Put the part below that opens with the line containing "What is the distance separating" and closes with the final line into a numbered list, including both ends and leaving out blank lines.

# # # # #

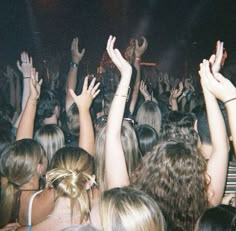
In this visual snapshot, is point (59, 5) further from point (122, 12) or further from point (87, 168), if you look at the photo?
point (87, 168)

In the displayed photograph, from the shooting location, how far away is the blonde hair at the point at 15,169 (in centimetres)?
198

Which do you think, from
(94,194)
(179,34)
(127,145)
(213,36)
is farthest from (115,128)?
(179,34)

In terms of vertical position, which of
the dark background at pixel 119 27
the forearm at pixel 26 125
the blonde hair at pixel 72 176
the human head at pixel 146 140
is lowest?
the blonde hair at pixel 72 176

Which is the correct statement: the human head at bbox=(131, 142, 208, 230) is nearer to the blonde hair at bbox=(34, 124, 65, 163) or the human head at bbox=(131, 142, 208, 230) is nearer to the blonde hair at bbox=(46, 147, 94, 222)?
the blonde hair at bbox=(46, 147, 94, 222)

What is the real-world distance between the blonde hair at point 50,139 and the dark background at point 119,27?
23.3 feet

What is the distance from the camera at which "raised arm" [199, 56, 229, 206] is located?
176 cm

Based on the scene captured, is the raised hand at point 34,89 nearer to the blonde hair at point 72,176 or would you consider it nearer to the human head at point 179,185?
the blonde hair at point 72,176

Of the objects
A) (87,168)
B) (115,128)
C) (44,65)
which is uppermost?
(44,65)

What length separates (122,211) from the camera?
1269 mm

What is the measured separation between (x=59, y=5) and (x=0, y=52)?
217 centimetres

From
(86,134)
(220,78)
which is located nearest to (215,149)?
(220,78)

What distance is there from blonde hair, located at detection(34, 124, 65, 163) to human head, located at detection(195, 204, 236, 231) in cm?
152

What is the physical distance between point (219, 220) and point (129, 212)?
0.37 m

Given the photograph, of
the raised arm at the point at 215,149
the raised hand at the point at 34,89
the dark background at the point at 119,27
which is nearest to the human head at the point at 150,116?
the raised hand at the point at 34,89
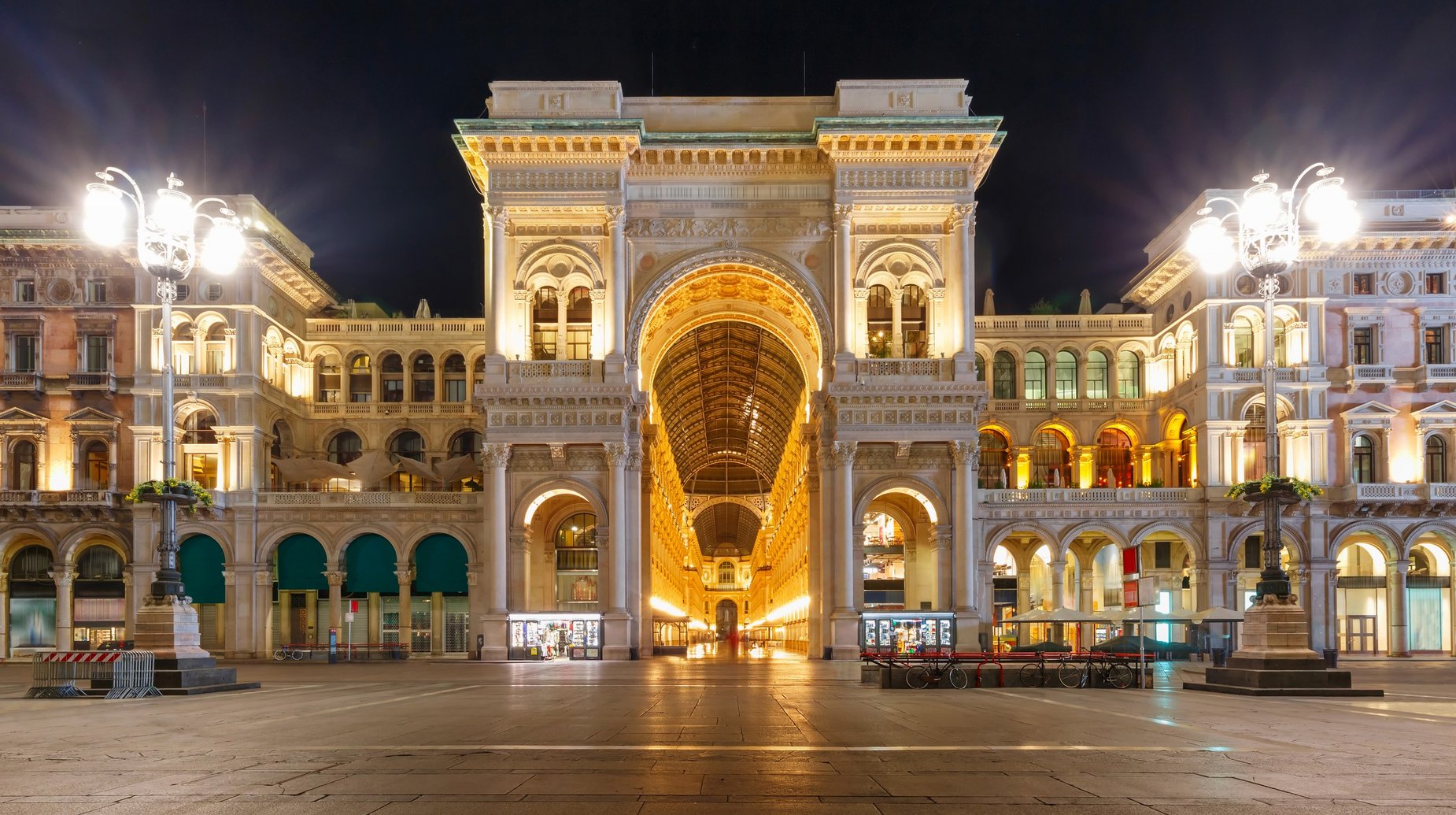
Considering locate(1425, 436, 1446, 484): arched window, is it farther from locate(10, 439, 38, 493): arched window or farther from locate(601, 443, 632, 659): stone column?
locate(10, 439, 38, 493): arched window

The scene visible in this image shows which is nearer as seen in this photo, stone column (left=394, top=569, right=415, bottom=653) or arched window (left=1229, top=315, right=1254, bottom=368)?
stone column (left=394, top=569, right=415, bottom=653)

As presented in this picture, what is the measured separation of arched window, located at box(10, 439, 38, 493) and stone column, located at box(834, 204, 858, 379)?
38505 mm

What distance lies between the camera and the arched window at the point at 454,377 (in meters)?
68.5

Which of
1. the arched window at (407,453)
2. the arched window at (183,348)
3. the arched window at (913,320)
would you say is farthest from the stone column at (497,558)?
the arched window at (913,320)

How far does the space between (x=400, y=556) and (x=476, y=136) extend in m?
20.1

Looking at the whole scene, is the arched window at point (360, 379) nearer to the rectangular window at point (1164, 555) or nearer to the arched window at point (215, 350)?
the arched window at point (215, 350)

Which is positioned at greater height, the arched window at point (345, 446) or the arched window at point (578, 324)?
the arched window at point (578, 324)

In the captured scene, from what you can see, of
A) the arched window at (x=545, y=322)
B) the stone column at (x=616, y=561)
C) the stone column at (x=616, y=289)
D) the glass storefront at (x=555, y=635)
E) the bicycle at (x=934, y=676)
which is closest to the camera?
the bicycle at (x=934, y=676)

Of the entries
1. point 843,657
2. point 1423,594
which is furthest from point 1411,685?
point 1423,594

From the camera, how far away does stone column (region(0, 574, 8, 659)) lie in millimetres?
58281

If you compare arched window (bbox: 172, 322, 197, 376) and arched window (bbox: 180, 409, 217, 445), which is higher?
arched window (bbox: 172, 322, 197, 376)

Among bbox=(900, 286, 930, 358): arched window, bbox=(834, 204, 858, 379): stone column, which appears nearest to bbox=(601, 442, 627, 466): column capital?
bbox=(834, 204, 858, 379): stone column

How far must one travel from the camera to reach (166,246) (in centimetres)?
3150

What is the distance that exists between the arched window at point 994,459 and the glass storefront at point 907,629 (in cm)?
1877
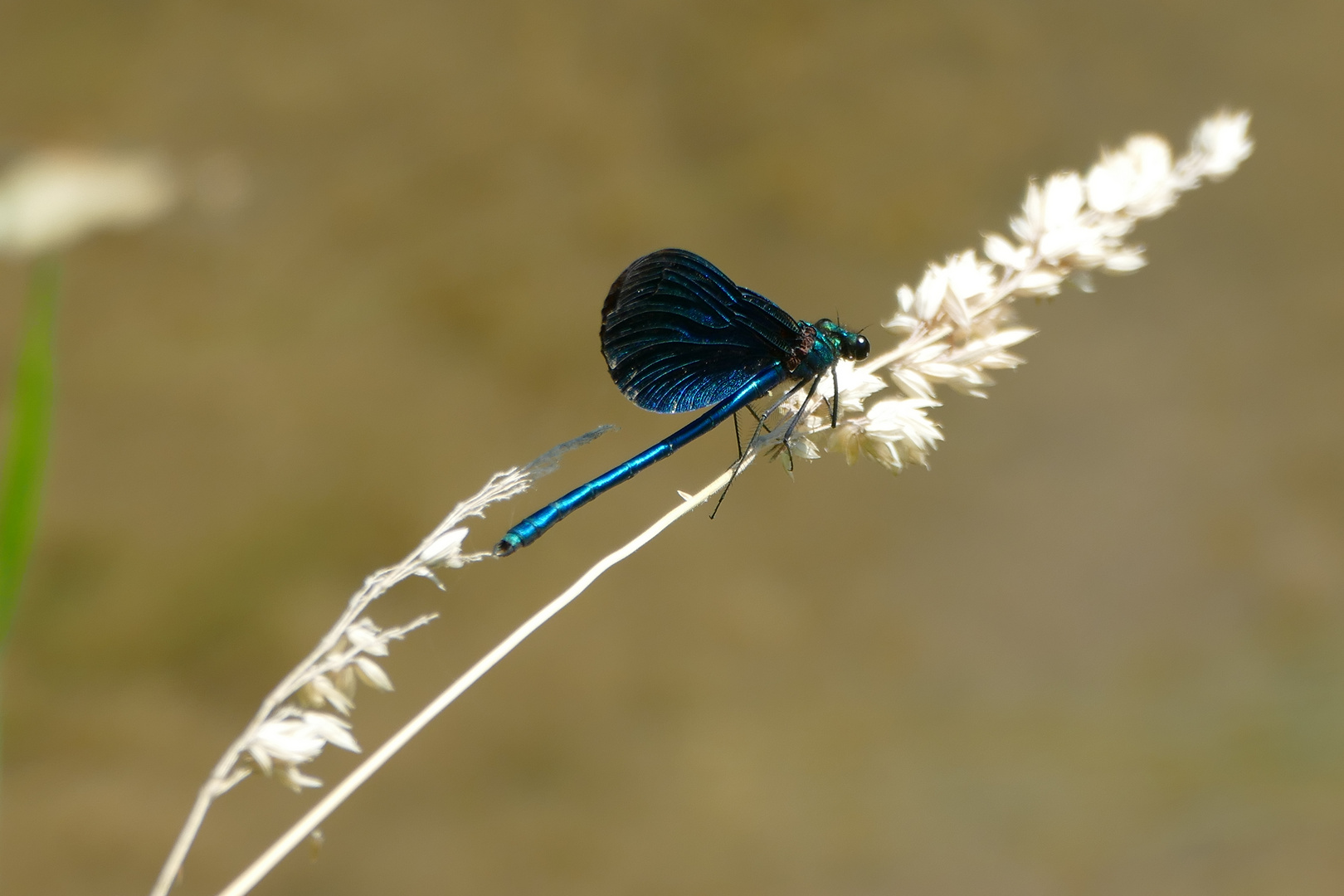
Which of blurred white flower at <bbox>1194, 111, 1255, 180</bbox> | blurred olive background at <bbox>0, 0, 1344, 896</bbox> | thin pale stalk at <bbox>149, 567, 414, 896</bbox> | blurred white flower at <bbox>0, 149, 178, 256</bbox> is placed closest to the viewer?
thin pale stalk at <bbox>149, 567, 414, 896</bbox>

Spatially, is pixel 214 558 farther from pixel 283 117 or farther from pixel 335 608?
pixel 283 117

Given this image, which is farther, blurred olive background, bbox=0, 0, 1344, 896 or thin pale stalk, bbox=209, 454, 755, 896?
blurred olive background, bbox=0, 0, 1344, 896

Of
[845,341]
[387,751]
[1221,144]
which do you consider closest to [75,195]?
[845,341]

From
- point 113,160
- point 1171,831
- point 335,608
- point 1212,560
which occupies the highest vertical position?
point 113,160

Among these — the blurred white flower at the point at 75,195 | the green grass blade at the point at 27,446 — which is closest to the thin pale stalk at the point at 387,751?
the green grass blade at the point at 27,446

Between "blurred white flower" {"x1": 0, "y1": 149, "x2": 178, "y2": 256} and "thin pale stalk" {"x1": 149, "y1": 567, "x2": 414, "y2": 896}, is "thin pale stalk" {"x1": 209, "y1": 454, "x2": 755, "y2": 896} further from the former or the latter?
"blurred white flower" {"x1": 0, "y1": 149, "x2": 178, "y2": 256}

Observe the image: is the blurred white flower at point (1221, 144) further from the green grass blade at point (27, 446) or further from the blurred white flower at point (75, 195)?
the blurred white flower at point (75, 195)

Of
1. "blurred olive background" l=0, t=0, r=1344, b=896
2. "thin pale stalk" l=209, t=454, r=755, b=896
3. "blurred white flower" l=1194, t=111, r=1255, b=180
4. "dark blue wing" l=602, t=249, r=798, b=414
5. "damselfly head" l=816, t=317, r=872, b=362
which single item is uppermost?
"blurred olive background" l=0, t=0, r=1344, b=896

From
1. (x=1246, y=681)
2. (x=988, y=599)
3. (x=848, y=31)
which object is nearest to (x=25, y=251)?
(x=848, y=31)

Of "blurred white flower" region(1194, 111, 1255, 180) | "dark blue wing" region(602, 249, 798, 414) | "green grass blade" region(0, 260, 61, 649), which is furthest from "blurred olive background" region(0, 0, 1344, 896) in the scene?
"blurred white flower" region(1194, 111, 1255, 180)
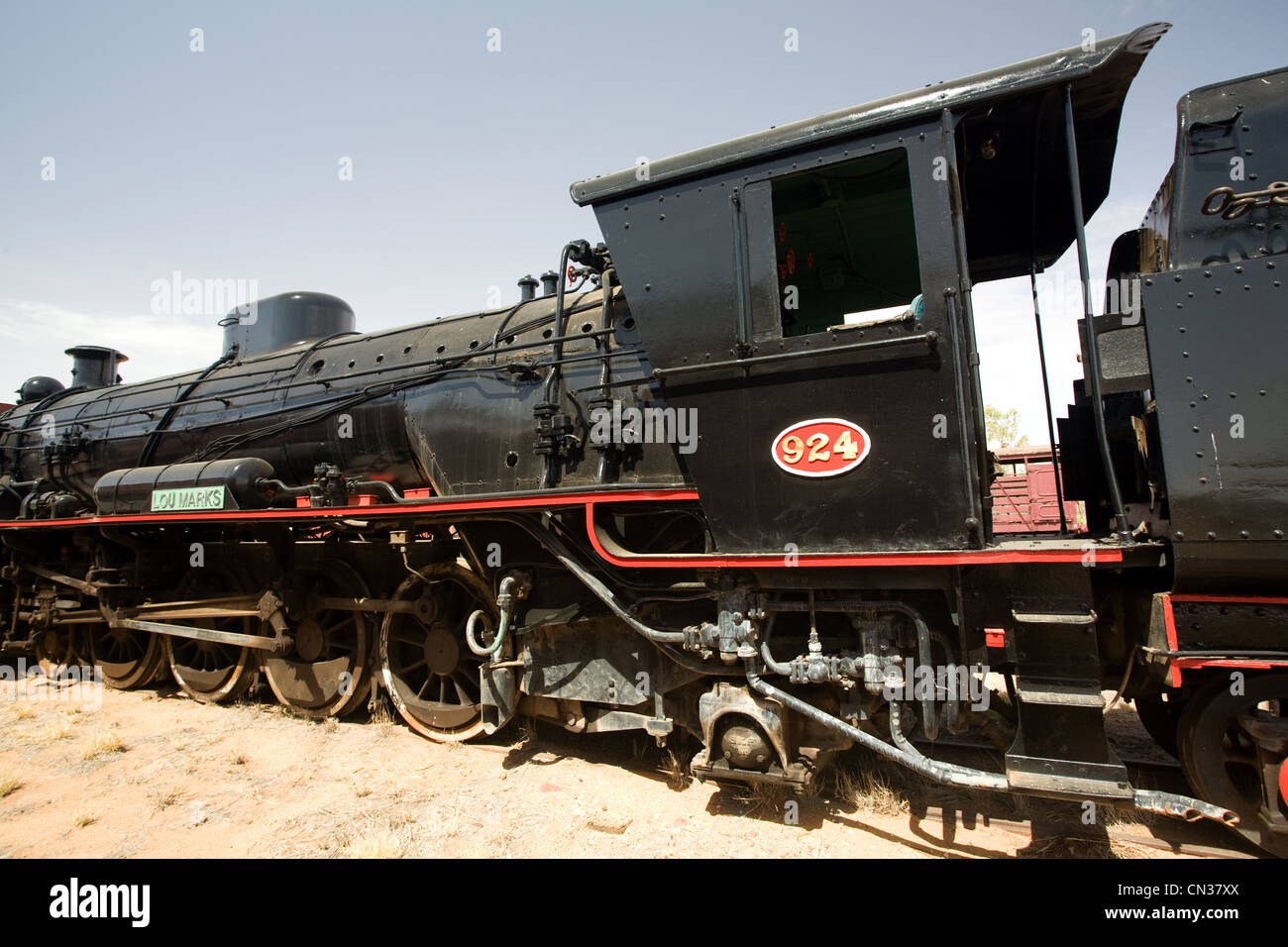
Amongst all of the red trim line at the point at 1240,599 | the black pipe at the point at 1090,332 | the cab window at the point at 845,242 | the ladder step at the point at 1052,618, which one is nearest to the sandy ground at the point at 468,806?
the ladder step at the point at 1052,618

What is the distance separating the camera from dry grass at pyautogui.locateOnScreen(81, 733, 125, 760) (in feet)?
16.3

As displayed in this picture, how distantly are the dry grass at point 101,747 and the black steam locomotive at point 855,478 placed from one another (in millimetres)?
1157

# # # # #

ANSWER TO THIS EXERCISE:
1. What is the distance separating the camera from dry grass at pyautogui.locateOnScreen(81, 733, 125, 760) (in feet)?
2. 16.3
3. As displayed in this picture, how distantly are the dry grass at point 101,747 and the black steam locomotive at point 855,478 placed from one another (in millimetres)?
4. 1157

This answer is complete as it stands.